§ PASSAGE GIVEN:
----------------

The Fragile State of Iranian Industry
Today, Iran’s industrial sector is in a fragile condition where economic stability and long-term strategic policymaking are absent from its growth and revitalization. This purgatory-like state of industry and trade has pushed economic actors away from focusing on innovation and competitiveness, forcing them instead toward conservatism and merely maintaining the status quo. As a result, opportunities for technological growth and development have significantly declined, and the country’s key industries have fallen into stagnation. To escape this crisis, it is necessary to revise industrial policies and, by creating stable economic conditions, support investment and innovation.
The Deadlock of Iranian Industry in a “Neither War nor Peace” State
Complex regional developments and the absence of clear strategies have trapped Iranian industry in a cycle of uncertainty. The lack of active economic diplomacy and weak coordination between decision-making institutions have created conditions that have led to stagnation in production and trade, while discouraging economic players. Instead of acting as the engine of economic growth, industries have reached a point where survival and risk management have become their top priorities.

----------------

§ DATA ENTRIES:
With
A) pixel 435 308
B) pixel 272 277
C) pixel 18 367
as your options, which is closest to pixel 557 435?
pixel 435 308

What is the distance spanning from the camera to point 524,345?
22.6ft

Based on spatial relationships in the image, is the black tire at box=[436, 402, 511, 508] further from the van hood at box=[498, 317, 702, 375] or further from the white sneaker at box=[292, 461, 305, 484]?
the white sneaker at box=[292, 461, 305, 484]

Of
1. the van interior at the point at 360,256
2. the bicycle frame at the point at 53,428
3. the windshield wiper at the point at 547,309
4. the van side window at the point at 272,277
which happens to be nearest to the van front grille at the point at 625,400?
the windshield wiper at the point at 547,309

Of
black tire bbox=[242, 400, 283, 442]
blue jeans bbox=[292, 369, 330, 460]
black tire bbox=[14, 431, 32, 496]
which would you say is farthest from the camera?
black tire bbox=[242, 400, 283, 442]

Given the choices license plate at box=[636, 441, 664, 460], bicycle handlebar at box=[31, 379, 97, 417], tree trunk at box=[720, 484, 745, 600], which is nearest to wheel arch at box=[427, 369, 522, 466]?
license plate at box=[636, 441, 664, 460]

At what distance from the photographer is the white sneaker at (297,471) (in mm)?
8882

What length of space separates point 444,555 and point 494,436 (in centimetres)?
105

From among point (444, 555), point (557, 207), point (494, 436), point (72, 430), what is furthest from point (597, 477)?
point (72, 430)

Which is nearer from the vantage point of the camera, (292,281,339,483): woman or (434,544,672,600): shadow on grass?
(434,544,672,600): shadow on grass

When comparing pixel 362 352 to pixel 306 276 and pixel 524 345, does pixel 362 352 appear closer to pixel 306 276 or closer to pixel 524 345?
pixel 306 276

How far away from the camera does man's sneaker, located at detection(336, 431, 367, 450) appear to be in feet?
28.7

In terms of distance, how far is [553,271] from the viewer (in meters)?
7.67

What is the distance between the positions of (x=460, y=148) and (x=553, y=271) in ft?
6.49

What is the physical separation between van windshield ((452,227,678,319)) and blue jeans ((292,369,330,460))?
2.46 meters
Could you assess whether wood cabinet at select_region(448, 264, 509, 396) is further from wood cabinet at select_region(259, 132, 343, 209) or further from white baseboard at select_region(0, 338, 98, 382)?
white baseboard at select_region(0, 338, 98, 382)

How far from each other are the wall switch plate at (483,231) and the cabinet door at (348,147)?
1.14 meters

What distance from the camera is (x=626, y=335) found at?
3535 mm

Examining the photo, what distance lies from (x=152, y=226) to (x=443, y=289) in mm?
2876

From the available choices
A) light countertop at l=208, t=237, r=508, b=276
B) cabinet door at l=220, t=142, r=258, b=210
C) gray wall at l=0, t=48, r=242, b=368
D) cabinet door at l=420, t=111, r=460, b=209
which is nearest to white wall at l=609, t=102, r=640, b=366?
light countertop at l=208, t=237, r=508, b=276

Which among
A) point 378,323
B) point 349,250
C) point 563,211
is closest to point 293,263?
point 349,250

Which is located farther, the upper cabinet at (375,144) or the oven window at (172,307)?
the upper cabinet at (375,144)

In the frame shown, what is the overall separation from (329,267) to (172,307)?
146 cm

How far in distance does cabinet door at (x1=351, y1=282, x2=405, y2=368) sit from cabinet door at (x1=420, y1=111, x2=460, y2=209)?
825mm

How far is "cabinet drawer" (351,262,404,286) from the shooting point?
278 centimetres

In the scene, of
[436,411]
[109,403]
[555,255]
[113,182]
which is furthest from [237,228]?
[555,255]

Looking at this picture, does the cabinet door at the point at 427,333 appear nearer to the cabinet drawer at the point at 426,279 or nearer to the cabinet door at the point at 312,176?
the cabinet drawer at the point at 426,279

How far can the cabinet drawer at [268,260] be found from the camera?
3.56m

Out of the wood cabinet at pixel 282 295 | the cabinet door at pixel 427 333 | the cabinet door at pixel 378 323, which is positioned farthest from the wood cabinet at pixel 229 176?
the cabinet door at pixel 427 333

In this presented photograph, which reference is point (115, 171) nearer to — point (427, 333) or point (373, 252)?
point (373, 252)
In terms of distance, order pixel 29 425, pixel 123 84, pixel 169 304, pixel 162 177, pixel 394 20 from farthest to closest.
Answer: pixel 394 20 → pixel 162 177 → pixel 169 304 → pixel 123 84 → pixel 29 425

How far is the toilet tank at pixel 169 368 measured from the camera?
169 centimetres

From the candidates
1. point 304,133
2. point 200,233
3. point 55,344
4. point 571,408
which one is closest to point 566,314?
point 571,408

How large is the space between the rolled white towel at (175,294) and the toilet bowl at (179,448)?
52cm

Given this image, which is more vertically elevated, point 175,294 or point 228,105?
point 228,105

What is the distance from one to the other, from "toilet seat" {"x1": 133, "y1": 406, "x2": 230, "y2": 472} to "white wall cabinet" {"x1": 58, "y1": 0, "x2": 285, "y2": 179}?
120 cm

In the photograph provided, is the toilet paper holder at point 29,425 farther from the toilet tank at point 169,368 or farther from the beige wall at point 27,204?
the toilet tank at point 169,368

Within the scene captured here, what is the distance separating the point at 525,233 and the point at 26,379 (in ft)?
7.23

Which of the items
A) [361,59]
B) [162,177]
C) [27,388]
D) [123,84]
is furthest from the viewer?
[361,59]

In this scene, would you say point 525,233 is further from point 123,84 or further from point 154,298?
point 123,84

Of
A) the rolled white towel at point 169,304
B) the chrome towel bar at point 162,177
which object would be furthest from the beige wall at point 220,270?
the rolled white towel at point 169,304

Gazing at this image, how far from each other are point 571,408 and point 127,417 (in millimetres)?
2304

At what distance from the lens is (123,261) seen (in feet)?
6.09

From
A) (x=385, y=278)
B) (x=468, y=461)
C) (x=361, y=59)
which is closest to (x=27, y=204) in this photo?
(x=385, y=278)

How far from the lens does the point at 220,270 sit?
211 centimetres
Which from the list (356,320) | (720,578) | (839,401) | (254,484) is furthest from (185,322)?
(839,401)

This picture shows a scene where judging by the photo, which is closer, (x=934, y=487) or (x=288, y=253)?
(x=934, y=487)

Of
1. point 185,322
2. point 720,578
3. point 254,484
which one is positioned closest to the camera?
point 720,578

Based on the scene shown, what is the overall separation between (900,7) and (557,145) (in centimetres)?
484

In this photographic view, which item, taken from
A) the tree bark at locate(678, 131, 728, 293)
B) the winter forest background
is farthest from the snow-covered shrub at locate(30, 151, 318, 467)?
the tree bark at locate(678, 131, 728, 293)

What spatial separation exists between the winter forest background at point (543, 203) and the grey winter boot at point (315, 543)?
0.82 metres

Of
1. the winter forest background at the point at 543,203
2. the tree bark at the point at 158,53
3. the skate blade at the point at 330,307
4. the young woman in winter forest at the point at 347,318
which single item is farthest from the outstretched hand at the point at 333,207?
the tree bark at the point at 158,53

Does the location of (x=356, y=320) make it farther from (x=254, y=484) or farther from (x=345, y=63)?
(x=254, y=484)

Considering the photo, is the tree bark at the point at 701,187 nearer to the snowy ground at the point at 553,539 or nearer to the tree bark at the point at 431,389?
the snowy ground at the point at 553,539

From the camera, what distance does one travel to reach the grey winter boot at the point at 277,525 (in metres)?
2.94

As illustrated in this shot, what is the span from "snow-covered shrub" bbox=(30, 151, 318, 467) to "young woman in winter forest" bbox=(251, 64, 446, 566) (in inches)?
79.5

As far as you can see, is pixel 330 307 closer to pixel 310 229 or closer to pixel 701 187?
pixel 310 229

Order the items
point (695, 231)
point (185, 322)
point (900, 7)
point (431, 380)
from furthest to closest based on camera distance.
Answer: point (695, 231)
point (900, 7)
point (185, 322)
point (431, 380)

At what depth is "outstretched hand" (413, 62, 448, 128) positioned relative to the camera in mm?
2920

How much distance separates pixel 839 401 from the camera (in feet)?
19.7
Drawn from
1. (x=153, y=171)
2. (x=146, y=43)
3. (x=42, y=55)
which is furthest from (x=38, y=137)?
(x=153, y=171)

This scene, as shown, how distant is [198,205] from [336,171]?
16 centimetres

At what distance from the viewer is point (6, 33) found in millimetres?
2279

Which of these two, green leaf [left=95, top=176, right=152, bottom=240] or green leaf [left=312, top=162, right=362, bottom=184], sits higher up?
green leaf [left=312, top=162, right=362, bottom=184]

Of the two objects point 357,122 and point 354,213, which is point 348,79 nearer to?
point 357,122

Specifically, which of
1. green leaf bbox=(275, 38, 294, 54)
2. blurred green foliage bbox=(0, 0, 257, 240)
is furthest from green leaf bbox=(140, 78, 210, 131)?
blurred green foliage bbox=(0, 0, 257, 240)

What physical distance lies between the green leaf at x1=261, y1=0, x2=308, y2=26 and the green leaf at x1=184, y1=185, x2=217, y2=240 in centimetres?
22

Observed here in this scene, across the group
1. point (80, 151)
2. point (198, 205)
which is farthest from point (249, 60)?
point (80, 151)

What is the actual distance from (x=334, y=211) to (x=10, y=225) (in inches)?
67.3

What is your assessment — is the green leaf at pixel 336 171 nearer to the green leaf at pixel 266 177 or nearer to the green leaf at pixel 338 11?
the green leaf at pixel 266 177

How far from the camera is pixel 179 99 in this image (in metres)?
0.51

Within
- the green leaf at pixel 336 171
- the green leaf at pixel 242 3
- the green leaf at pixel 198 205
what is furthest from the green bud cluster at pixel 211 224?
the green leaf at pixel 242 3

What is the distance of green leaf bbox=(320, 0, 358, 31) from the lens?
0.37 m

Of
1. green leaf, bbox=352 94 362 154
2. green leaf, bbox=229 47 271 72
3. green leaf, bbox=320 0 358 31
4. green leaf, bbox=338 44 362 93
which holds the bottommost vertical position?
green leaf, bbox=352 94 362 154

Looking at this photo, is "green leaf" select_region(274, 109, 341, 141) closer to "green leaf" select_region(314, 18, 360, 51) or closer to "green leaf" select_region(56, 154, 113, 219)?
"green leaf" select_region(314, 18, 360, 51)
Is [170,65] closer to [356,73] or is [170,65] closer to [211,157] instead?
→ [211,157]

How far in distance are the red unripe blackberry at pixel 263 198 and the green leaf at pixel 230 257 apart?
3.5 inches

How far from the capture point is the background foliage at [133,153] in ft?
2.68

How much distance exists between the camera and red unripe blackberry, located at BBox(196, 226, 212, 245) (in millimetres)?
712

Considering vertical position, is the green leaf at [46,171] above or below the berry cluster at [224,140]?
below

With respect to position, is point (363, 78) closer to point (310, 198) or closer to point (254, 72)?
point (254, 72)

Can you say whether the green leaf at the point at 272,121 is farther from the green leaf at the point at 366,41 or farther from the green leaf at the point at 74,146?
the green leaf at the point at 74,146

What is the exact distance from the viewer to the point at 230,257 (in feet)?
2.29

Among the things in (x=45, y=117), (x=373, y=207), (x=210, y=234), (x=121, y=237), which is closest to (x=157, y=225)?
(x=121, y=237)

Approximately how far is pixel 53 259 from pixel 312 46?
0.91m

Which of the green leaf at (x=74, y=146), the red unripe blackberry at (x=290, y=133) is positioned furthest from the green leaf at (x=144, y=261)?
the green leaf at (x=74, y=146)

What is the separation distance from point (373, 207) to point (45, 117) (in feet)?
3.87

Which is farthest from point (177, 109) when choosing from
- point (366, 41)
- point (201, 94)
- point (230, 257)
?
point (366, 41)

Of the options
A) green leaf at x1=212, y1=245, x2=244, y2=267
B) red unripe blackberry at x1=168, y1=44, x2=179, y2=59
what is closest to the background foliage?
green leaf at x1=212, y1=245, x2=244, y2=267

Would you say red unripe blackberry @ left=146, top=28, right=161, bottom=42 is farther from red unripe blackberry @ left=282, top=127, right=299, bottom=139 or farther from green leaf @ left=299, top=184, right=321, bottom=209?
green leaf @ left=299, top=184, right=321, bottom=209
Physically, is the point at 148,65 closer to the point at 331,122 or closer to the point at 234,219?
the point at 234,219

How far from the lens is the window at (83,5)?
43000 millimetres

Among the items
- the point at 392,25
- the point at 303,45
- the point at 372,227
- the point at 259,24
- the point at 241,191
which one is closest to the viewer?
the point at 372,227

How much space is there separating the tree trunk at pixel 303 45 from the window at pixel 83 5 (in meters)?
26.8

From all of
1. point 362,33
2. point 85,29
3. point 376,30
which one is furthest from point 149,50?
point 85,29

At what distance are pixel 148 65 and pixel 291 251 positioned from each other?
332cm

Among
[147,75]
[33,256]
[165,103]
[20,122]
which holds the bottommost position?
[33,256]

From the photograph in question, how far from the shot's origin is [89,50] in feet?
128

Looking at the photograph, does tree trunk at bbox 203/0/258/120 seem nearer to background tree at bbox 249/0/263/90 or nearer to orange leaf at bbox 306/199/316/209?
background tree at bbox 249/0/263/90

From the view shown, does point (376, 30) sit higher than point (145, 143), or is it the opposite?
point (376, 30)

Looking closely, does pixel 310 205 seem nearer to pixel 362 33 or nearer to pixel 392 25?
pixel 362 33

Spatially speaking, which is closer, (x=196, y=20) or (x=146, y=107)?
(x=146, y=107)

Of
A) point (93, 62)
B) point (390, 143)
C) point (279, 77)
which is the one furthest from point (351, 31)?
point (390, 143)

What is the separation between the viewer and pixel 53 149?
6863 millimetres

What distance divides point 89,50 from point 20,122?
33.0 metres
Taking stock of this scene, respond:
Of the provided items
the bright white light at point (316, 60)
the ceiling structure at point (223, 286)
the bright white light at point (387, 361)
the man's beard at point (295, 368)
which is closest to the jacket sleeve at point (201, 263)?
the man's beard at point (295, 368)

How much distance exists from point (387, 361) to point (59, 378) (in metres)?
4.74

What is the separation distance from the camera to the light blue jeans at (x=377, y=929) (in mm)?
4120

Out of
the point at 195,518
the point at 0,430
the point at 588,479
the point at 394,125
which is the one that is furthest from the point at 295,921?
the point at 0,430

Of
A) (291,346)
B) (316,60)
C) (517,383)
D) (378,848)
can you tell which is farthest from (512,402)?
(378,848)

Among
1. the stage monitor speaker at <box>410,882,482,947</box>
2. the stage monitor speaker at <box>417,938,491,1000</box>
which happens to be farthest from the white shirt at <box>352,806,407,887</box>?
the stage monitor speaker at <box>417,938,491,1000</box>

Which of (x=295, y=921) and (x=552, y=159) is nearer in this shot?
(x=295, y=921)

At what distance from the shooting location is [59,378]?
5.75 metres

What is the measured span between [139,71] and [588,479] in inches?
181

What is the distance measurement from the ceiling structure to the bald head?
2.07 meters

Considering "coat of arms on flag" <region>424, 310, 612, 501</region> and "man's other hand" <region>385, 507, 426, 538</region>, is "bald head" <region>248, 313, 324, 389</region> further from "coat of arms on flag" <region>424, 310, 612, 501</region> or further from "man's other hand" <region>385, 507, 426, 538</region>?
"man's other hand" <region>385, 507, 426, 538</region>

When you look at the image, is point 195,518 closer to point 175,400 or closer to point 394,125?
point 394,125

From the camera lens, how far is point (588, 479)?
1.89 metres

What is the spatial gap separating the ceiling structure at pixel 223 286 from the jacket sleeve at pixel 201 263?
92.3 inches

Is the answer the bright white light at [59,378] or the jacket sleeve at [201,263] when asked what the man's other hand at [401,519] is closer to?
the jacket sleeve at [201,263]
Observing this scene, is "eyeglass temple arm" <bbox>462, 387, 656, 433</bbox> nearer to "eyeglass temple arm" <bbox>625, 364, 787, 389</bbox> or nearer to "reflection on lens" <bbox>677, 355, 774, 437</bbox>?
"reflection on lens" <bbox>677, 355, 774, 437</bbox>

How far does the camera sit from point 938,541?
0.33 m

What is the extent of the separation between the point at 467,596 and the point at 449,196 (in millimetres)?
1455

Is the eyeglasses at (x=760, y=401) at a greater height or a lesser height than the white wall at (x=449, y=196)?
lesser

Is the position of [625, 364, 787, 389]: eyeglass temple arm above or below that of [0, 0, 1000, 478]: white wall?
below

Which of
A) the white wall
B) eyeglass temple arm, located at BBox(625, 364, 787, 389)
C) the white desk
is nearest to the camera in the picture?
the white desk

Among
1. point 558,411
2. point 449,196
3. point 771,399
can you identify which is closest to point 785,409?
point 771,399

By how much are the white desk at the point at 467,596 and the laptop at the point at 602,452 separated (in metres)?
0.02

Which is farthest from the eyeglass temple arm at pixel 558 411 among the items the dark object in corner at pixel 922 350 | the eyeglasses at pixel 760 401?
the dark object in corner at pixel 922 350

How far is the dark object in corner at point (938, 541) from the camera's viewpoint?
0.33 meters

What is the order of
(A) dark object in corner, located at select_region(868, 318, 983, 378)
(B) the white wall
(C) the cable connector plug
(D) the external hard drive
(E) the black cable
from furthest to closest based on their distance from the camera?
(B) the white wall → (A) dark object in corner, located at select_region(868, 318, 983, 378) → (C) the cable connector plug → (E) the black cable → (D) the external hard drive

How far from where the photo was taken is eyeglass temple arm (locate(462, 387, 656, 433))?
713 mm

----------------

§ REQUIREMENT 1:
Summarize the passage on Iranian industry in two sentences.
§ REQUIREMENT 2:
Write out everything in the passage on Iranian industry from "The Fragile State" down to "investment and innovation.", changing "economic actors" to "business owners".

§ EXERCISE RESPONSE 1:
Iran's industrial sector is fragile and lacks economic stability and long-term strategic policymaking, which has pushed economic actors toward conservatism instead of innovation and left the country's key industries in stagnation. Complex regional developments, unclear strategies, weak economic diplomacy, and poor coordination between decision-making institutions have trapped industry in uncertainty, so survival and risk management have become its top priorities.

§ EXERCISE RESPONSE 2:
The Fragile State of Iranian Industry
Today, Iran’s industrial sector is in a fragile condition where economic stability and long-term strategic policymaking are absent from its growth and revitalization. This purgatory-like state of industry and trade has pushed business owners away from focusing on innovation and competitiveness, forcing them instead toward conservatism and merely maintaining the status quo. As a result, opportunities for technological growth and development have significantly declined, and the country’s key industries have fallen into stagnation. To escape this crisis, it is necessary to revise industrial policies and, by creating stable economic conditions, support investment and innovation.